What are the Symptoms of Osteoarthritis?
OA often presents with common arthritis symptoms such as pain and stiffness that builds gradually over time. In many cases, these symptoms are felt most intensely first thing in the morning, but they may also be worse following periods of physical activity. Additionally, patients may also complain of clicking from the joint, swelling, tenderness and redness, or scraping sensations with movement.
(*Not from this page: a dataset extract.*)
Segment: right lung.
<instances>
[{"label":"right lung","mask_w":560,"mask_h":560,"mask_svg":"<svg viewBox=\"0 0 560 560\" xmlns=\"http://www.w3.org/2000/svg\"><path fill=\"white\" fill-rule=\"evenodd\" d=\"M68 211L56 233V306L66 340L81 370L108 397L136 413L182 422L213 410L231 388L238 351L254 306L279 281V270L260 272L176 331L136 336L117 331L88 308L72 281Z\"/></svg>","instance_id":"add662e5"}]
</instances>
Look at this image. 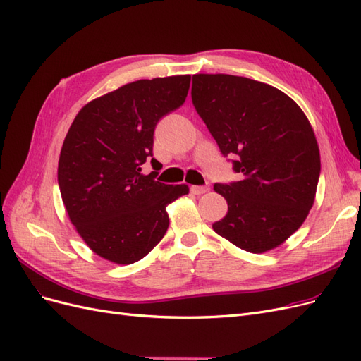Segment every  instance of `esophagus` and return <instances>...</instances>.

How is Osteoarthritis Treated?
Unfortunately, there is no known cure for OA. However, there are treatment methods available to relieve symptoms and minimize its impact. Overall, the goal is to minimize pain, swelling, and other related symptoms while also retaining and improving joint mobility. For many patients, this can be accomplished through combinations of the following:
- Exercise – While it may seem counterintuitive to increase motion in painful joints, exercise is one of the best ways to manage OA symptoms. Not only does physical fitness help maintain a healthy weight and ease added pressure on the joints, it can also help strengthen supporting muscles around them. Furthermore, some forms of exercise can also help improve flexibility and range-of-motion.
- Physical Therapy – Physical therapy (and occupational therapy) can be useful tool in the fight against OA by helping patients better understand beneficial exercises, providing home remedies to relieve pain, and teaching proper joint usage to minimize pain.
- Medication – Over-the-counter and prescription medications become a necessity for most OA patients in time. These can include nonsteroidal anti-inflammatory drugs (NSAIDs), corticosteroids, analgesics, and hyaluronic acid and are administered orally, topically, or by injection.
If you are suffering from symptoms of arthritis, it is important to see your physician earlier rather than later. The sooner you are able to reach a diagnosis, the better equipped you will be to address your condition. Together with your doctor, you can determine which treatments and therapies work best for you, and combine them in a way that maximizes your comfort level and eases the progression of the disease.